Mes expériences internationales ne sont pas encore assez nombreuses pour me permettre un jugement définitif ; de plus, je suis persuadée que chaque maison fonctionne différemment. L’occasion de travailler en Allemagne – à Trèves – m’a beaucoup apporté, car c’est un pays où l’on respecte véritablement la position du scénographe. Il y a une hiérarchie, ou plutôt une répartition tellement précise des tâches, que chacun sait où il est, ce dont il est responsable et surtout ce qu’il n’a pas à faire. Au début c’était assez perturbant pour moi car ça paraissait moins flexible, mais au final cela permet de travailler dans de bonnes conditions. Le respect envers les différents corps de métiers et les rapports humains sont très importants à mes yeux.
Pendant des décennies on a considéré la scénographie comme du décor. À ton avis, en quoi est-ce qu’un espace scénique est bien plus qu’une simple décoration ?
Très spontanément, j’ai envie de répondre que « décoratrice » c’est un peu comme une insulte. Ayant beaucoup d’affinités pour des textes dont l’interprétation et le sens ne sont pas unilatéraux, j’envisage la scénographie comme un moyen essentiel de faire ressortir les différentes couches de significations de l’œuvre. Elle permet d’aider le spectateur à rentrer dans un univers, par le biais d’un autre univers condensé, que je crée. C’est comme un monde dans le monde, pouvant se matérialiser de différentes façons. Par contre, cela ne signifie en aucun cas qu’il faut provoquer gratuitement et prendre les gens pour des « cons ».
Pourquoi forcément choquer pour susciter quelque chose ? C’est beaucoup plus intéressant de questionner par l’intérieur, de brusquer, mais en profondeur et avec subtilité. La place du spectateur, sa responsabilité en somme, constituent vraiment des sujets essentiels à mes yeux. Je ne fais pas du théâtre pour flatter mon ego, me mettre en avant ou prouver que je sais quelque chose que les autres n’ont pas compris. Du coup, j’ai beaucoup de mal avec ce type de spectacle, où le public est pris en otage et manipulé. Il faut laisser le choix aux gens de participer ou pas. Il s’agit surtout de créer une ouverture, pouvant passer par plusieurs niveaux. C’est parfois complexe mais vraiment passionnant.

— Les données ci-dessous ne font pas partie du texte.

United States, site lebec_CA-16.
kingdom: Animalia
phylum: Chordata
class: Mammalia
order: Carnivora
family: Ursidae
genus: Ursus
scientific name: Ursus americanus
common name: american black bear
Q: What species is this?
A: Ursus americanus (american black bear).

L’histoire du théâtre est marquée par différentes formes de jeu d’acteur. L’importance du visuel a également beaucoup changé, donnant naissance à une véritable plastique scénique. Crois-tu à une forme de domination de l’image sur la scène aujourd’hui ?
D’abord, il faut définir ce que l’on entend par « image ». Au théâtre, l’image en deux dimensions, comme par exemple la vidéo, a constitué une grande mode. C’était aussi branché que de mettre quelqu’un « à poil » sur scène. C’est peut-être un lieu commun, mais il me semble que les gens sont saturés d’images, et surtout par des informations ayant la capacité assez insidieuse d’être manipulatrices. La télévision et la publicité sont parfois des hauts lieux de ce genre de perversité. Le son peut lui aussi avoir l’effet d’une image. Je pense que dans cette frénésie, il faut laisser de la place à la lenteur, redonner de l’ampleur au silence, créer un rythme. Le théâtre que j’aime est avant tout là pour invoquer l’intuition et suggérer un questionnement, plus que pour apporter des réponses catégoriques. À notre époque, la société perd tellement le sens des choses, elle est comme plongée dans un grand flou. Souvent, j’aimerais moins de longs discours et plus de mots significatifs, de la clarté. Là encore, c’est une question de respect, et chaque génération a beaucoup à apprendre de ce respect mutuel.